Я знал Манькевича, что был он самым ревностным патриотом, но также известным трусом… я пожал плечами и не отвечал ничего.
– Говори же: черно или бело? – воскликнул старик. – Что боишься? Меня или что?
– Я надеюсь, что и меня пан Сируц также не боится? – усмехаясь, сказал камергер.
– Я должен бы повторить то, что говорил, – отвечал я медленно, – ничего не знаю. По городу, однако, все говорят и это не есть никаким секретом, что москали в Великую пятницу собираются броситься на дома, поджечь город, захватить арсенал и устроить резню!
– Но где же! – огрызнулся дед.
– Так говорят, – повторил я, – я не очень в это верю… Говорят, что на домах мелом понаделанные знаки нашли… Если бы в этом была правда, должны ли мы дать как бараны в пень себя вырезать, даже не защищаясь?..
– Это бред, – прервал Манькевич.
Замолчали.
– Я попал в петлю, – прибавил он, подумав, – из Варшавы выезжать слишком поздно… будет резня, тогда получу по горлу и упаси Боже от авантюры… также не лучший конец.
– Друг мой, – спокойней отозвалась пани Манькевичева, – хоть это бабское мнение, вы можете его послушать. Если можно спастись, нужно хорошо поработать, а если нет спасения, что лучше? Сдать себя на Божью волю и сидеть. Я уже исповедалась, муж тоже, совести у нас чисты… пусть делается, что даст Провидение.
– Но несомненно, – подтвердил, склоняя голову, Манькевич, – но несомненно… однако же… я попал в петлю. Глаза мне Беклер не вылечил, а голову ради них придётся отдать.
– Уж нас в пень всех не вырубят, – добавил камергер. – Есть крыши и подвалы… есть тайники… если уж великая беда будет… тогда в норы…
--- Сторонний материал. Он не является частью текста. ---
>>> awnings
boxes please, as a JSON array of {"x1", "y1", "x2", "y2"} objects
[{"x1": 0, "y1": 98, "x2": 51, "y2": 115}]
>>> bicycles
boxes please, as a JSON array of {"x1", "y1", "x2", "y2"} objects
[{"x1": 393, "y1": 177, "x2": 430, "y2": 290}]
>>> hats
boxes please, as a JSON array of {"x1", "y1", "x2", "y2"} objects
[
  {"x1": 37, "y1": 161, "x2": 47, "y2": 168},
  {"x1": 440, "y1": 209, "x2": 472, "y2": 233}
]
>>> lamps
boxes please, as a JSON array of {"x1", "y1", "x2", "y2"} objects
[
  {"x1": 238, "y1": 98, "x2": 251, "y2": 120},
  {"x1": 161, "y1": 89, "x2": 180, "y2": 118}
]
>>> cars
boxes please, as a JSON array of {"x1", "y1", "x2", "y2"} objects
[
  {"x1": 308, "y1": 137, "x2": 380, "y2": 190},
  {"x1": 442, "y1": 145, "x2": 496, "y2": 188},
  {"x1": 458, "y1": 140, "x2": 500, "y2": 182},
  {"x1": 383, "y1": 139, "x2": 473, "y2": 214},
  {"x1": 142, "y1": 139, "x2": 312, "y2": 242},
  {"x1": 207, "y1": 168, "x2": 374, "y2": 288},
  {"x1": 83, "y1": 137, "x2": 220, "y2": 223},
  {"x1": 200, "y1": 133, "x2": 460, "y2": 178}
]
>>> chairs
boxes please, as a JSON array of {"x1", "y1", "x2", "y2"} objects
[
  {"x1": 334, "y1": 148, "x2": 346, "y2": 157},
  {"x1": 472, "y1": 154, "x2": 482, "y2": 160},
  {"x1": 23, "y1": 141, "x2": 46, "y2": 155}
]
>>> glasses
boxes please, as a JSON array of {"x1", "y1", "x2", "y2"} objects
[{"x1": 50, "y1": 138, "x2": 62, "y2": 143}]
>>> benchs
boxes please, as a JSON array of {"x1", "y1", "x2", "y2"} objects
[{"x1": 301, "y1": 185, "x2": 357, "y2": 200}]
Я встал, дабы попрощаться со стариками, искренне мне было их жаль, Манькевич поднялся, обнял меня за шею и, благословляя, потихоньку расплакался.
– Ты тоже, бедняга, – шепнул он, – наверное, в углу сидеть не будешь… пусть же Господь Бог стережёт тебя от несчастья… in nomine Patris et Fili. Воздерживать тебя от оплаты святого долга родине – не буду… но уважай себя.
Всё это он потихоньку клал мне в уши, приблизилась старушка, также со слезам в глазах, но более мужественная.
– Не плачьте, – сказала она, – что Бог даст – то даст. Поляку идти в огонь – это обычная вещь. Ваши деды и прадеды не иначе погибли. Я насчитала бы несколько моих поколений из ряда, из которых ни один на ложе не умер, все на поле. И это более прекрасная смерть, чем другая. Что Бог даст – то даст.